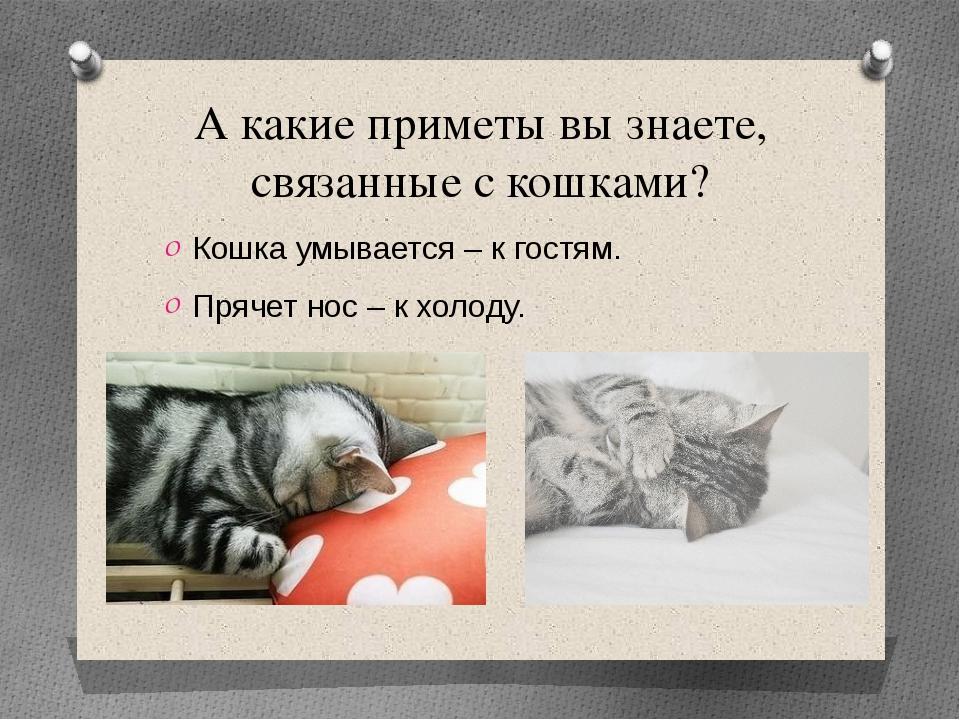 А какие приметы вы знаете, связанные с кошками? Кошка умывается – к гостям. П...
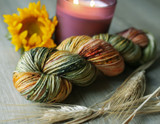 Patchwork Quilt Worsted Hand Dyed Yarn 2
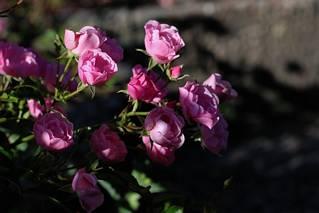 Różowe różyczki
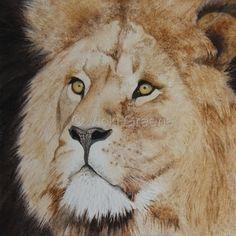 An Original Fine Art Gallery by Daily Paintworks Watercolor Cat, Watercolor Artists, Watercolor Animals, Watercolor Paintings, Lion Cat, Animal Drawings, Drawing Animals, Fine Art Gallery, Big Cats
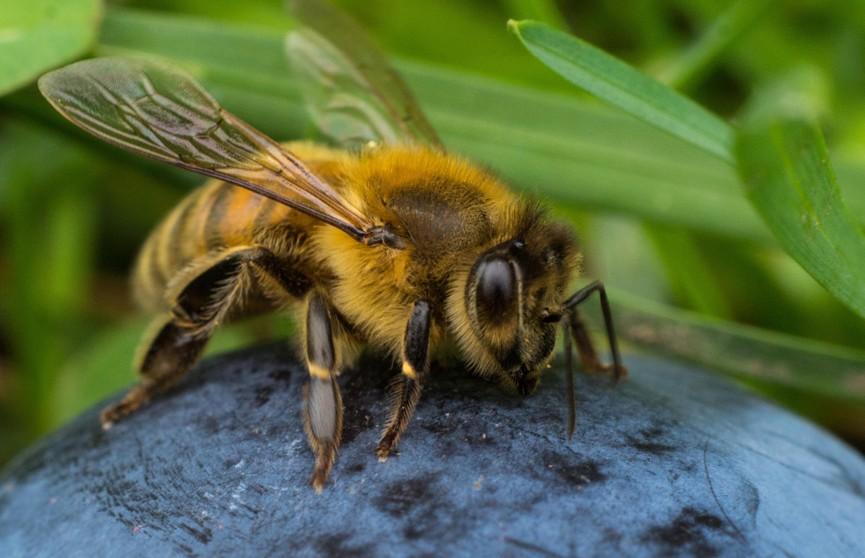 Пчелиный рой чуть не сорвал футбольный матч в Бразилии (ВИДЕО)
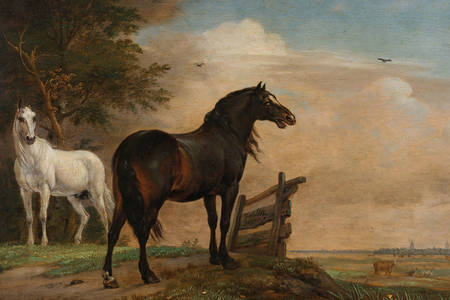 "Paulus Potter: ""Two horses in the meadow at the gate"""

──────────────────────────────

**INSTRUCTIONS FOR THE TASK**
An exact copy of every entry above is needed, with the pictures left out.

**ANSWER FOR THIS EXERCISE**
 А какие приметы вы знаете, связанные с кошками? Кошка умывается – к гостям. П...
 Patchwork Quilt Worsted Hand Dyed Yarn 2
 Różowe różyczki
 An Original Fine Art Gallery by Daily Paintworks Watercolor Cat, Watercolor Artists, Watercolor Animals, Watercolor Paintings, Lion Cat, Animal Drawings, Drawing Animals, Fine Art Gallery, Big Cats
 Пчелиный рой чуть не сорвал футбольный матч в Бразилии (ВИДЕО)
 "Paulus Potter: ""Two horses in the meadow at the gate"""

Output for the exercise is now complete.